ASSIGNMENT 1
Please reproduce word for word the part of the chicken rice recipe text starting with "An immaculate gluten" and going on through "and nut free.".
ASSIGNMENT 2
Render this sentence from the chicken rice recipe text in Spanish: "My inspiration for this dish came from the traditional claypot chicken rice."

EXTRACTED TEXT
An immaculate gluten free one-pot baked Chinese Chicken and Shiitake Mushrooms Rice dish. It contains both meat, ham and protein packed shiitake mushrooms. My inspiration for this dish came from the traditional claypot chicken rice. Normally a dinner dish in southern China, Malaysia and Singapore. They usually serve chicken and shiitake mushrooms rice with Chinese sausages (lap cheong). As well as steamed vegetables like choy sum. Because Chinese sausages are not gluten free. For my gluten free chicken and shiitake mushrooms rice, I have substituted Chinese sausages with gluten free leg ham. This chicken and shiitake mushrooms rice recipe is not only gluten free. But also dairy free, egg free and nut free.
You may also like my other gluten free rice recipes:
- Yam (Taro) Rice;
- Chinese Barbecue Pork Rice (Char Siu Fan);
- Turmeric Basmati Rice;
- Seafood Fried Rice;
- Prawns and Eggs Fried Brown Rice; and
- Chicken Nasi Goreng Kampung (Village Fried Rice).

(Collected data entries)
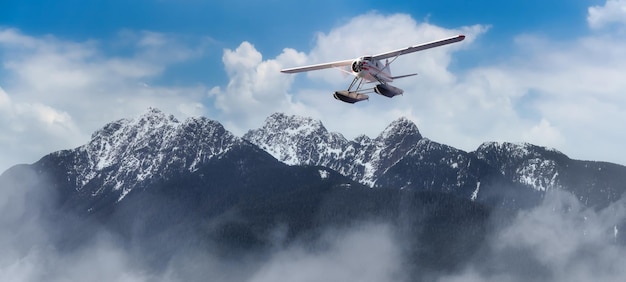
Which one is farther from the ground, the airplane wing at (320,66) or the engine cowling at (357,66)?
the airplane wing at (320,66)

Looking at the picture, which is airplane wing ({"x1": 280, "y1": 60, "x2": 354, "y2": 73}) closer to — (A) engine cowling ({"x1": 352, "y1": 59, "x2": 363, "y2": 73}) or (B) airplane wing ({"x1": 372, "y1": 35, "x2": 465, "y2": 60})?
(A) engine cowling ({"x1": 352, "y1": 59, "x2": 363, "y2": 73})

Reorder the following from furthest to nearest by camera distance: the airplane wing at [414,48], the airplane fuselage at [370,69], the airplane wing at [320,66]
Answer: the airplane wing at [320,66] < the airplane fuselage at [370,69] < the airplane wing at [414,48]

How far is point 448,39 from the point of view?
128m

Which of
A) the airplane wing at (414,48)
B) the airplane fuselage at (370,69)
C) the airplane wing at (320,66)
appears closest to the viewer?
the airplane wing at (414,48)

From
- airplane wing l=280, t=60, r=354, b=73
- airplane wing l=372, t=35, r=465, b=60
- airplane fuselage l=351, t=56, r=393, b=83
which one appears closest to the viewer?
airplane wing l=372, t=35, r=465, b=60

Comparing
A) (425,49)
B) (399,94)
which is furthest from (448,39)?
(399,94)

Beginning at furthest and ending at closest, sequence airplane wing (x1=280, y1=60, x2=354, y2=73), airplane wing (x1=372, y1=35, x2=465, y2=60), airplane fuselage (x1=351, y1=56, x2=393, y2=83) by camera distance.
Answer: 1. airplane wing (x1=280, y1=60, x2=354, y2=73)
2. airplane fuselage (x1=351, y1=56, x2=393, y2=83)
3. airplane wing (x1=372, y1=35, x2=465, y2=60)

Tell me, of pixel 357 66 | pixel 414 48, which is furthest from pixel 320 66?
pixel 414 48

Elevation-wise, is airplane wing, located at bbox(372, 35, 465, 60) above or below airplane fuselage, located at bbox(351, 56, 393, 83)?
above

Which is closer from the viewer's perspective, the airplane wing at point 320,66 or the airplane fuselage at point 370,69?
the airplane fuselage at point 370,69

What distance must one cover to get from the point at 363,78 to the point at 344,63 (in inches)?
218

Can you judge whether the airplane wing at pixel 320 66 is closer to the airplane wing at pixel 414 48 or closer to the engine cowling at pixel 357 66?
the engine cowling at pixel 357 66

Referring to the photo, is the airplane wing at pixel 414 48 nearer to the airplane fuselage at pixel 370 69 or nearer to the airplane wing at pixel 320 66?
the airplane fuselage at pixel 370 69

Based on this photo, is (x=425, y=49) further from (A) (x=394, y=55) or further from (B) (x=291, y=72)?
(B) (x=291, y=72)
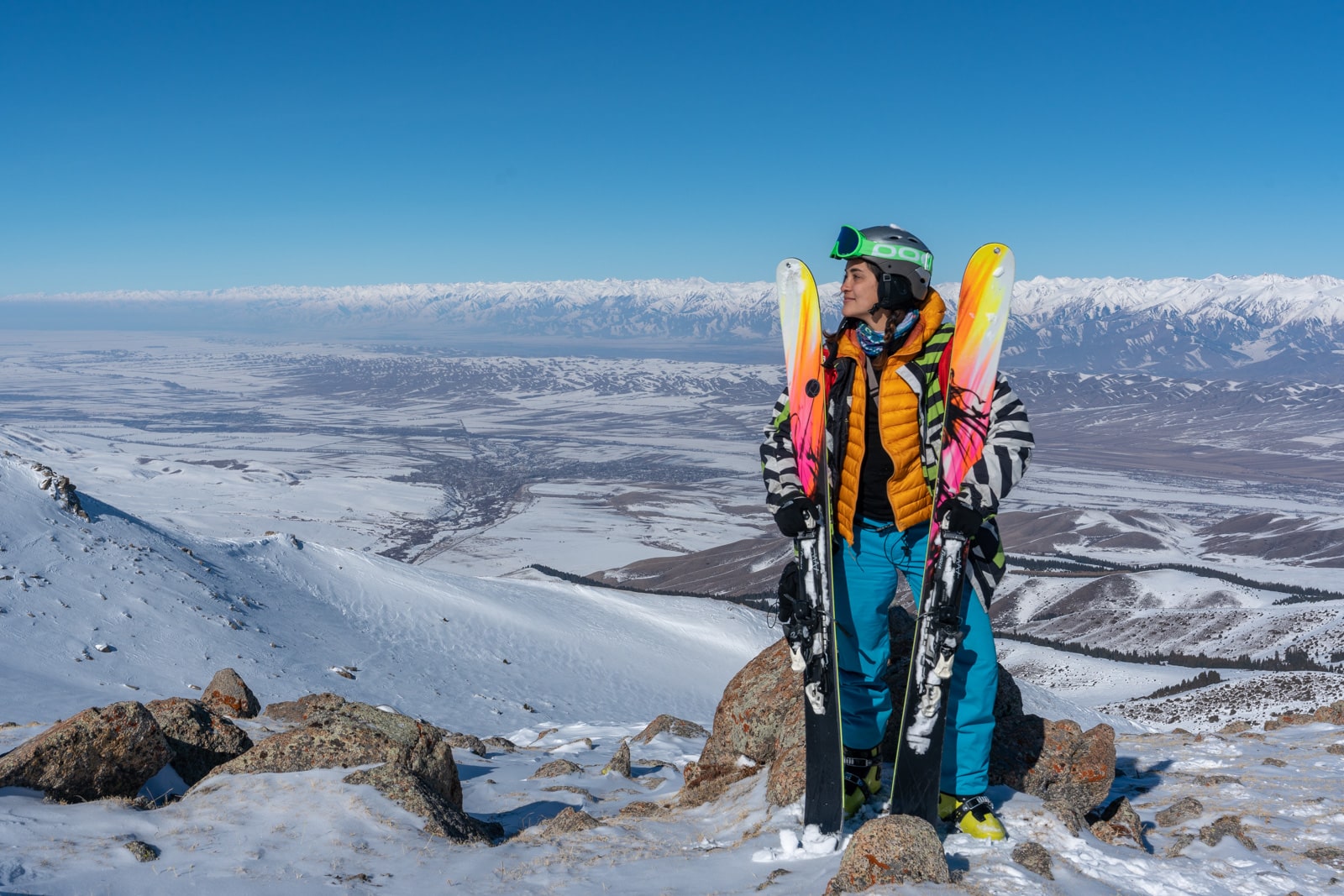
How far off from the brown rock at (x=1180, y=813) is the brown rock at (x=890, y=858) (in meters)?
3.25

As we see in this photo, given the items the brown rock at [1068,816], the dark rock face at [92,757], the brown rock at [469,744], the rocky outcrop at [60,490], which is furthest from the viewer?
the rocky outcrop at [60,490]

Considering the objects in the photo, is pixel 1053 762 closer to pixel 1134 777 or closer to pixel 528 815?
pixel 1134 777

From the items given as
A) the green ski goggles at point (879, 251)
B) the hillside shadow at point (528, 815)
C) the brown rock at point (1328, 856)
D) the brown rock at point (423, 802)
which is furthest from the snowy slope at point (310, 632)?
the brown rock at point (1328, 856)

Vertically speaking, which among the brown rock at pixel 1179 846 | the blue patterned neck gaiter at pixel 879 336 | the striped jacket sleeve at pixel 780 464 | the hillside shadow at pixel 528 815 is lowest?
the hillside shadow at pixel 528 815

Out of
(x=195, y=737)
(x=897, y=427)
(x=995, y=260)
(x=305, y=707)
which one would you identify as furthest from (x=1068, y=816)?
(x=305, y=707)

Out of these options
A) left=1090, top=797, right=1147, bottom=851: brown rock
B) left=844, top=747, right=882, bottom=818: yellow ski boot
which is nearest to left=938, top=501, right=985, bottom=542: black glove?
left=844, top=747, right=882, bottom=818: yellow ski boot

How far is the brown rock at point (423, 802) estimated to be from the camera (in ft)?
16.8

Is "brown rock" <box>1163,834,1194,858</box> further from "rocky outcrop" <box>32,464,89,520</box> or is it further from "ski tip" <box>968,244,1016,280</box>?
"rocky outcrop" <box>32,464,89,520</box>

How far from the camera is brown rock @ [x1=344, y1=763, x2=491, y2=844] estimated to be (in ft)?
16.8

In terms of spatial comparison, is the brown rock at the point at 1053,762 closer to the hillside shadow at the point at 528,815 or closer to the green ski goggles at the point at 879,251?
the hillside shadow at the point at 528,815

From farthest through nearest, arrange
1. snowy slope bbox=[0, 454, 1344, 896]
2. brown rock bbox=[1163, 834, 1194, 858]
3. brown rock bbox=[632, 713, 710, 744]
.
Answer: brown rock bbox=[632, 713, 710, 744] < brown rock bbox=[1163, 834, 1194, 858] < snowy slope bbox=[0, 454, 1344, 896]

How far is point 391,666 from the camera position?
2302 cm

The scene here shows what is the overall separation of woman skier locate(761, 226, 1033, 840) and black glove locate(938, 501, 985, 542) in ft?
0.07

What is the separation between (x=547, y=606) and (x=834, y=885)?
3042 cm
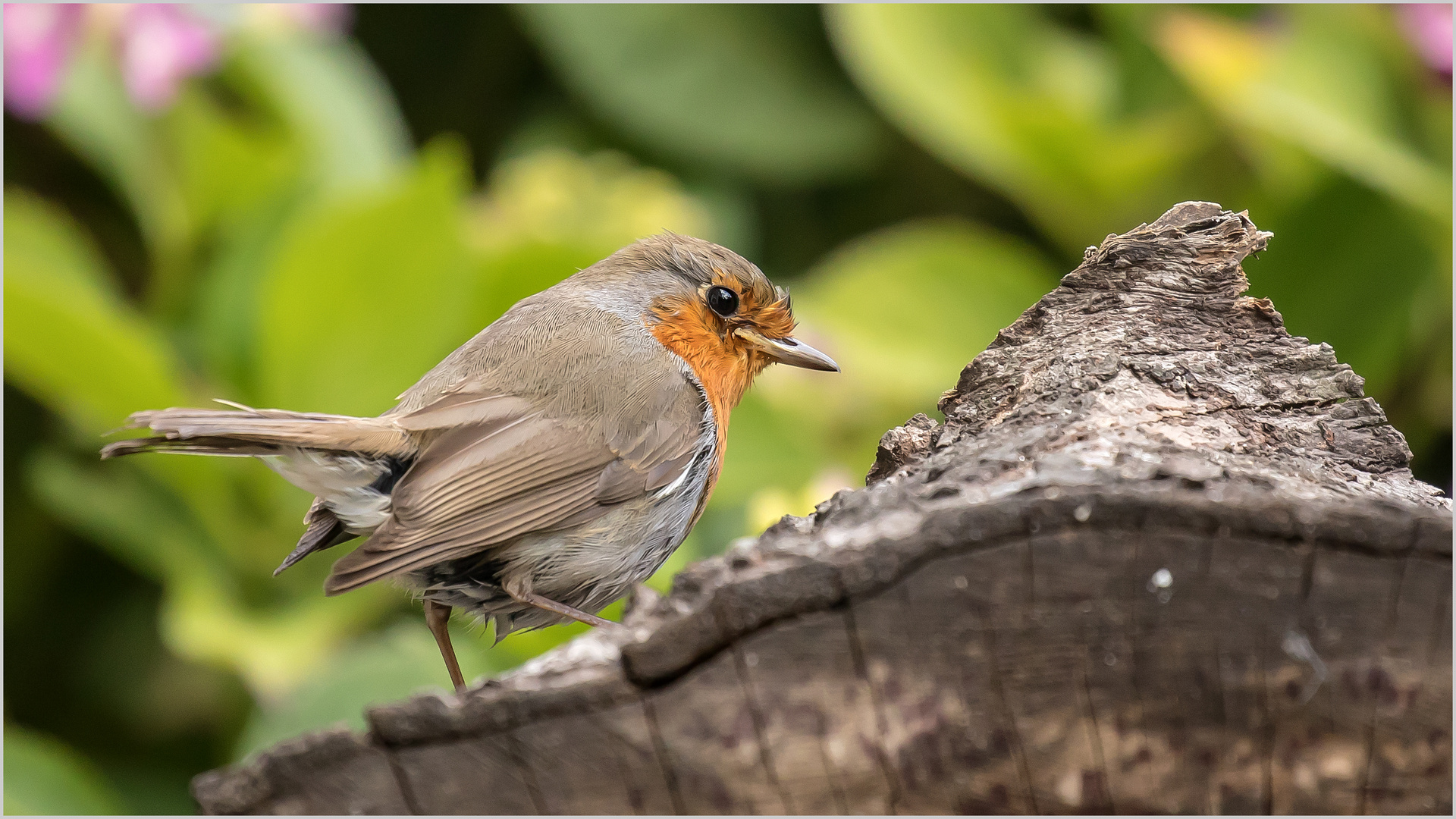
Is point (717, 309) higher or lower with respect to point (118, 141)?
lower

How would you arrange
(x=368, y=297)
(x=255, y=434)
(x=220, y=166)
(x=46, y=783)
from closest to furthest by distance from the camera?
(x=255, y=434) < (x=46, y=783) < (x=368, y=297) < (x=220, y=166)

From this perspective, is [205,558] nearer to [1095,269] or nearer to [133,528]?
[133,528]

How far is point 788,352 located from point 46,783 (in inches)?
78.9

YOUR RESPONSE 1
An immaculate gluten free one-pot baked Chinese Chicken and Shiitake Mushrooms Rice dish. It contains both meat, ham and protein packed shiitake mushrooms. My inspiration for this dish came from the traditional claypot chicken rice. Normally a dinner dish in southern China, Malaysia and Singapore. They usually serve chicken and shiitake mushrooms rice with Chinese sausages (lap cheong). As well as steamed vegetables like choy sum. Because Chinese sausages are not gluten free. For my gluten free chicken and shiitake mushrooms rice, I have substituted Chinese sausages with gluten free leg ham. This chicken and shiitake mushrooms rice recipe is not only gluten free. But also dairy free, egg free and nut free.

YOUR RESPONSE 2
Mi inspiración para este plato provino del tradicional arroz con pollo en olla de barro.